How do you respond to the people in your life when they choose to share good news with you? Do you authentically share in their good fortune? Or do you change the subject and talk about something else?
There is little doubt that social support is critical to well-being. Social support is defined as having people in your life for whom you care and who care about you, it’s a mutual relationship. Truth be told the quality of your relationships defines the quality of your life. Let me clarify a very important point. When we talk about social network we aren’t talking about social media friends. We are talking about people you can count on and know they can count on you. How do you develop that supportive social network?
According to Shelly Gable one way to develop a supportive social network is to respond to those in your network active and constructively. We all know how to respond to people in the hard times, however few of us seem to know how to respond to people in the good times. And responding to someone in the good times is just as important, if not more so, than responding in the bad times. Responding active constructively in the good times builds relationships.
So what is an active constructive response? When you respond active constructively you show sincere and deep interest in the other person’s news by discovering more about the source of their good fortune. When you truly share in the other person’s joy, you magnify and enrich the positive experience. In doing so you enrich the relationship.
What does an active constructive response look like? Let’s say your son shares with you his excitement about doing well on a test. An active constructive response could be, “Wow, you must be so proud of yourself! I bet you studied really hard. How do you feel? How do you want to celebrate? Tell me what you did to get such a good grade?” The answers to these questions are fertilizer for further questions.
Starting today what can you do differently? First you can reflect upon your habitual response to others’ good news. Next you can consciously practice active constructively responding by writing down what you would say to someone when they share their good news. Finally you can actively seek out someone to practice with.
Remember, resilience is not only the ability to overcome adversity, it’s the ability to accept what is beyond our control and make the best happen. There really isn’t much we can do about what life sends our way, but there is a whole lot we can do about how we deal with it.

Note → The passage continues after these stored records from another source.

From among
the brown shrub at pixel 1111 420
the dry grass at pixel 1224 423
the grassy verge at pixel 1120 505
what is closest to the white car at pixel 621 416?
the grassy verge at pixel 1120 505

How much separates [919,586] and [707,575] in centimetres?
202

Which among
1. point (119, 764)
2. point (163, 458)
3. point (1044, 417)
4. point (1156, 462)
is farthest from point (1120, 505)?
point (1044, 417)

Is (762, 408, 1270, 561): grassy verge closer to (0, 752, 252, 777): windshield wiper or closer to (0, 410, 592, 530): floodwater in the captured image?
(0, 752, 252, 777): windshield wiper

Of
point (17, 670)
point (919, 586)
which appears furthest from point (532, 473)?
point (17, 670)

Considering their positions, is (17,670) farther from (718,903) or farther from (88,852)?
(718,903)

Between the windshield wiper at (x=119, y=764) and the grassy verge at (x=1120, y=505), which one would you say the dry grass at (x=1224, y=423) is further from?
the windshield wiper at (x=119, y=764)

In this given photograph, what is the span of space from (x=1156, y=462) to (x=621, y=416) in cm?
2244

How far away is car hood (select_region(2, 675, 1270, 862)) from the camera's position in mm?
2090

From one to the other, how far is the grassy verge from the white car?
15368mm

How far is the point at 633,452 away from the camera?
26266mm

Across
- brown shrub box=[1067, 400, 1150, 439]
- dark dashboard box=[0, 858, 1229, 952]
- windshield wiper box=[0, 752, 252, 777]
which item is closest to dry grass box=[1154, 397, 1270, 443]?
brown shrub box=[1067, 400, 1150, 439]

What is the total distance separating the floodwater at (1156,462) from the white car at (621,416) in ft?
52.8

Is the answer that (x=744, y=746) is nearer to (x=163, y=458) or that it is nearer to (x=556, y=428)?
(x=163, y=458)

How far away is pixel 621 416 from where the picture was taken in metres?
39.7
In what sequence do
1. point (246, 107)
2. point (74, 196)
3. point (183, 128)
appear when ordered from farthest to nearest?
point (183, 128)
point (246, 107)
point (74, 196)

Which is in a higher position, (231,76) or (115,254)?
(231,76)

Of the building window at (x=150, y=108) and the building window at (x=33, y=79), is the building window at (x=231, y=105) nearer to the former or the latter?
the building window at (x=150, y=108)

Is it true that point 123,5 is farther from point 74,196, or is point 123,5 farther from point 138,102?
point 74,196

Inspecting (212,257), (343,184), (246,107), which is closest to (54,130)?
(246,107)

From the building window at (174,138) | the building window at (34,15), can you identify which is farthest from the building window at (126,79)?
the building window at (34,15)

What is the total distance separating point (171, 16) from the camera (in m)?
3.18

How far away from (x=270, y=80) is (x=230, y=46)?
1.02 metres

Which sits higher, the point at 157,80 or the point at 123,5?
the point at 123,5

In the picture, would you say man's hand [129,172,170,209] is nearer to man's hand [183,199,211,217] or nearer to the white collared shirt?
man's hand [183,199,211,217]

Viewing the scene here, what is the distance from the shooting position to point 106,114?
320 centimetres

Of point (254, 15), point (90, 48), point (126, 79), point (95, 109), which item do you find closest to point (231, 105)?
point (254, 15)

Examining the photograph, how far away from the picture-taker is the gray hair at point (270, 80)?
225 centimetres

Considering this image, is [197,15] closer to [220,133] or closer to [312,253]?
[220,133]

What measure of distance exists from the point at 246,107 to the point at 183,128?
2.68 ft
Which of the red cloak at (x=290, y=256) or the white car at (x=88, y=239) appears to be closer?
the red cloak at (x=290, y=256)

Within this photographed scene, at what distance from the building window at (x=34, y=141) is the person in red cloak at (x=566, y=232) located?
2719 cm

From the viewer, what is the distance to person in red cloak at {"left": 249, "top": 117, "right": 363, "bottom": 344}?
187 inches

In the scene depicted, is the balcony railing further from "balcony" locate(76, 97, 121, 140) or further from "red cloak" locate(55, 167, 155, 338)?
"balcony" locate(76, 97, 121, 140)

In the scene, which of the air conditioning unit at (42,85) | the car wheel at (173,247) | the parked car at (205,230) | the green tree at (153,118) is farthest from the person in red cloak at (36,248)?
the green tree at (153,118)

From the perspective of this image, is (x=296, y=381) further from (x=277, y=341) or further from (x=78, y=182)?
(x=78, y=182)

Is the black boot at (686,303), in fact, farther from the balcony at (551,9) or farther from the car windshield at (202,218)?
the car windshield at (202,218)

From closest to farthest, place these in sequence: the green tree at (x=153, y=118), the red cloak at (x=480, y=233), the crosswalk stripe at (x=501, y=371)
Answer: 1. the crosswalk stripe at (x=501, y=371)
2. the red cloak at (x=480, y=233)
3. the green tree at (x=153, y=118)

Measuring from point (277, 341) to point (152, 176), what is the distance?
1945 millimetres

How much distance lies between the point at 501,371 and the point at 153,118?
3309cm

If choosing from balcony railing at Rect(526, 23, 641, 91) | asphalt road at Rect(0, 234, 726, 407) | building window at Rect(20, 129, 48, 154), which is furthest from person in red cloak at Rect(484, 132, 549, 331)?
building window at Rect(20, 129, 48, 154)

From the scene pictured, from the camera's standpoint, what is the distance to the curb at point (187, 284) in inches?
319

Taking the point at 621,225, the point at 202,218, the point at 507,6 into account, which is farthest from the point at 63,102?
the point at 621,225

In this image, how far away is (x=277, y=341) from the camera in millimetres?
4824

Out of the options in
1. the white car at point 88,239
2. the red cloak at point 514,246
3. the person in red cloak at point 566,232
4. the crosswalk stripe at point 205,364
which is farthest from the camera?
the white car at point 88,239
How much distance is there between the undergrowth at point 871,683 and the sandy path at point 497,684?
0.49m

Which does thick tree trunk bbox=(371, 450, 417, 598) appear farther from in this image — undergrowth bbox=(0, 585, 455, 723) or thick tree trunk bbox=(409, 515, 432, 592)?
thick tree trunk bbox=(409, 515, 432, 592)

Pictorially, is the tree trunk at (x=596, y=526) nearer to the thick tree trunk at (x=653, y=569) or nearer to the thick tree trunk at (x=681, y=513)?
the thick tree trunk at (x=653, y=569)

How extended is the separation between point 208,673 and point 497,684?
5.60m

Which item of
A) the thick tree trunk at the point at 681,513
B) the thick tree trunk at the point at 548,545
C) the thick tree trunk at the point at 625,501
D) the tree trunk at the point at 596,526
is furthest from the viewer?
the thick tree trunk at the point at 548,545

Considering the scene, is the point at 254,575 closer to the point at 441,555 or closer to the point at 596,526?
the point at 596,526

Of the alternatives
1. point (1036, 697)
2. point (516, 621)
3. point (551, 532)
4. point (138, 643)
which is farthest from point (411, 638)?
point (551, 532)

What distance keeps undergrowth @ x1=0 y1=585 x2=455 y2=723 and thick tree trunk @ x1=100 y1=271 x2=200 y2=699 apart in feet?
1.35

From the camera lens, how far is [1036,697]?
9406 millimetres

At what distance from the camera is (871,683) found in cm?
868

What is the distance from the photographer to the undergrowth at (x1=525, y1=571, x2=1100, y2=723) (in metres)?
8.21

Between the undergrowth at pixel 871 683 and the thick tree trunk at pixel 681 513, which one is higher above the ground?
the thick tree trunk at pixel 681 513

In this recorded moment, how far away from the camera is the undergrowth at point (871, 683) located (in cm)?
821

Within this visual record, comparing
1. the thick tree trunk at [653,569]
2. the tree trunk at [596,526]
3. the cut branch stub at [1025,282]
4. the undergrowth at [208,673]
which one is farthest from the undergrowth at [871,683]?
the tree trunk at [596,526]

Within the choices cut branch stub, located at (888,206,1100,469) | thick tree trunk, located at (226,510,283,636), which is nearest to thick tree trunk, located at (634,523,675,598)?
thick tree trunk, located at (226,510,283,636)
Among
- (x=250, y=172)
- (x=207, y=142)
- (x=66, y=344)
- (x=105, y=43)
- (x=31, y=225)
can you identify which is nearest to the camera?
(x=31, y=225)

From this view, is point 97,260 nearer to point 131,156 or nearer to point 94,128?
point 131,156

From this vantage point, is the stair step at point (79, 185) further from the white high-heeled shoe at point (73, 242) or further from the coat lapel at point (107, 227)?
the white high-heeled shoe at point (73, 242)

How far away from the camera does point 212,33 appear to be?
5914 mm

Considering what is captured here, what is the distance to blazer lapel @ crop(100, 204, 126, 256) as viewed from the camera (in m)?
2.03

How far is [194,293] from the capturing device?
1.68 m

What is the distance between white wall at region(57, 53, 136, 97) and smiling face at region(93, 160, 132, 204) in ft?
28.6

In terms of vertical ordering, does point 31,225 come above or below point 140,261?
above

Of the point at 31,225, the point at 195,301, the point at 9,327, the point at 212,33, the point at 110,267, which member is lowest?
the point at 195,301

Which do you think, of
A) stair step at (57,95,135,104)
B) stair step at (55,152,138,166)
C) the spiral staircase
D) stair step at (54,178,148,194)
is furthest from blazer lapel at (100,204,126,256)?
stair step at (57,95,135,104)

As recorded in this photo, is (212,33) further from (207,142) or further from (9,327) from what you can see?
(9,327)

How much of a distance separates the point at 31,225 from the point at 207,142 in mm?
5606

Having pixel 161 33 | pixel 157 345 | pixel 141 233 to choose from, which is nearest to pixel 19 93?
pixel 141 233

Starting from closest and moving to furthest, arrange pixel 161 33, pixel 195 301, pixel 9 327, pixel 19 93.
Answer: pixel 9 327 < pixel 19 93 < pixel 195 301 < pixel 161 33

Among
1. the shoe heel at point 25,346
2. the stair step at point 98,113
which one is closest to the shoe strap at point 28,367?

During difficult times I can’t stress enough the importance of social support. I know, when social support is most elusive, it can be what we most crave. Social support comes in many forms. Remember social support is not defined by the quantity of people in our lives nor the physical presence of the person. Social support is defined by the quality of our relationships. You don’t have to be face to face with a person to have a quality relationship. And research is really clear, social support is correlated to well-being. In case you doubt the importance of social support this is a video on a very well known longitudinal study called the Harvard Study, it explains the importance of social support.
In case you still continue to doubt the importance of social support, this is a wonderful podcast (done at the beginning of the pandemic) on the research on social support and how to beat the sense of loneliness during these times. Dr. Laurie Santos is a Yale professor. In 2018 she offered Yale’s most popular class entitled Psychology and the Good Life.
So, in an effort to make the best happen, to help yourself be more resilient, difficult times can be an opportunity to build community, reach out to people. Call people, skype, zoom, facetime, conference call whatever you choose but reach out. Keep in contact. Be creative about reaching out and being in contact. And be flexible about your expectations.